→ **To do**
Pick out each line in the rows below that contains the word "photograph", and copy those lines.

⟨

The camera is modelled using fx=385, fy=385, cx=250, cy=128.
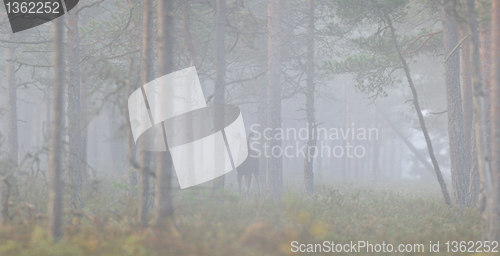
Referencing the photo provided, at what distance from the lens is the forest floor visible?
6426 millimetres

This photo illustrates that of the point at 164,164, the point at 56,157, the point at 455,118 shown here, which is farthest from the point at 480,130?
the point at 56,157

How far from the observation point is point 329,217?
9.51 m

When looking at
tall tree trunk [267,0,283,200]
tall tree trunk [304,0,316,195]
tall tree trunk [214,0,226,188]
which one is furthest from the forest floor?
tall tree trunk [304,0,316,195]

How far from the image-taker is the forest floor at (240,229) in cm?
643

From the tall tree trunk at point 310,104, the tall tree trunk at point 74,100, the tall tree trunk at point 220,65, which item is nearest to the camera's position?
the tall tree trunk at point 74,100

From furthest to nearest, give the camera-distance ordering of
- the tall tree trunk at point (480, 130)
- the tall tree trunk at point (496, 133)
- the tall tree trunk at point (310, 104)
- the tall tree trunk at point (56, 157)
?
the tall tree trunk at point (310, 104), the tall tree trunk at point (480, 130), the tall tree trunk at point (496, 133), the tall tree trunk at point (56, 157)

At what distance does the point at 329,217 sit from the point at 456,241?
9.11 feet

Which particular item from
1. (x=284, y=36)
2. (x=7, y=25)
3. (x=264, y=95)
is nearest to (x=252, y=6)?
(x=284, y=36)

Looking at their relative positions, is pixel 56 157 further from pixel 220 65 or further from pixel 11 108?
pixel 11 108

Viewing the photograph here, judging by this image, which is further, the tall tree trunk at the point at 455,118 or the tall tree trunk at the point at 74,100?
the tall tree trunk at the point at 455,118

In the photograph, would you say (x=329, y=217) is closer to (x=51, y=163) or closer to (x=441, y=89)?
(x=51, y=163)

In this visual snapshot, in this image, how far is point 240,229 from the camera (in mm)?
7664

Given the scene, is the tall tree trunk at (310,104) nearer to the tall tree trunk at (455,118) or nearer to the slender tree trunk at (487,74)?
the tall tree trunk at (455,118)

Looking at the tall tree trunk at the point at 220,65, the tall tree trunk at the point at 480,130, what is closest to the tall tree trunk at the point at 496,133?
the tall tree trunk at the point at 480,130
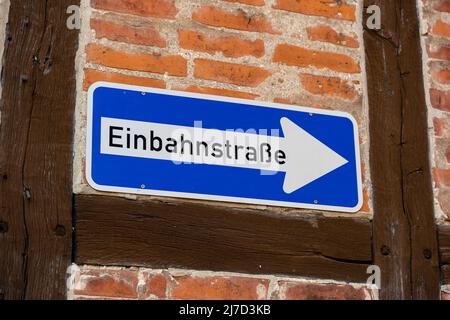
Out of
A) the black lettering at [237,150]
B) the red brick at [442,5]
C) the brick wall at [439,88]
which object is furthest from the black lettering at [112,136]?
the red brick at [442,5]

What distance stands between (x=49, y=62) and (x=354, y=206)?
110 centimetres

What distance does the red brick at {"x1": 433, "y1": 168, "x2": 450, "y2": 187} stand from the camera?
3.39 m

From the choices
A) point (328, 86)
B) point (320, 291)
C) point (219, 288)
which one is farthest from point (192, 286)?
point (328, 86)

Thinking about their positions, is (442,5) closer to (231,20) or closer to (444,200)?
(444,200)

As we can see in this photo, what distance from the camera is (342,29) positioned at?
3.43 m

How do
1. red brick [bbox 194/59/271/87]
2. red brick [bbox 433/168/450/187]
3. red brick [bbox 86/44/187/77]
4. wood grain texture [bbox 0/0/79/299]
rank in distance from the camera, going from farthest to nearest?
red brick [bbox 433/168/450/187] → red brick [bbox 194/59/271/87] → red brick [bbox 86/44/187/77] → wood grain texture [bbox 0/0/79/299]

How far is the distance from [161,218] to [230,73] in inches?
21.9

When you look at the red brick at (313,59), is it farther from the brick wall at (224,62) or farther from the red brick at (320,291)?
the red brick at (320,291)

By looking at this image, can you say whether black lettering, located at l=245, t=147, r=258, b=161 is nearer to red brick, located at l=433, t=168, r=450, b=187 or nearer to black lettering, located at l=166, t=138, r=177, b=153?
black lettering, located at l=166, t=138, r=177, b=153

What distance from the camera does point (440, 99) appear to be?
3.50m

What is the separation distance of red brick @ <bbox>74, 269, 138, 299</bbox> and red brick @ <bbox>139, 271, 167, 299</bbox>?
25 millimetres

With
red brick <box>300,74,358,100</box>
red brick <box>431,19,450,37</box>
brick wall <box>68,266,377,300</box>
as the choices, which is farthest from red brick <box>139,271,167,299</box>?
red brick <box>431,19,450,37</box>

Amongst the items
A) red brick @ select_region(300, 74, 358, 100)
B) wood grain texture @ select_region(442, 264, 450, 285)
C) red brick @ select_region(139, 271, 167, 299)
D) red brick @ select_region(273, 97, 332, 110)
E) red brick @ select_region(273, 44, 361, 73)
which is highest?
red brick @ select_region(273, 44, 361, 73)
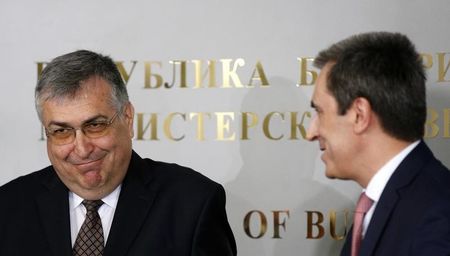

⟩

→ **Solution for this exercise**
Viewing the photograph here, judging by this image, which is further, the tall tree trunk at the point at 455,118 or the tall tree trunk at the point at 74,100?
In the photograph, would you say (x=329, y=217) is closer to (x=51, y=163) or closer to (x=441, y=89)?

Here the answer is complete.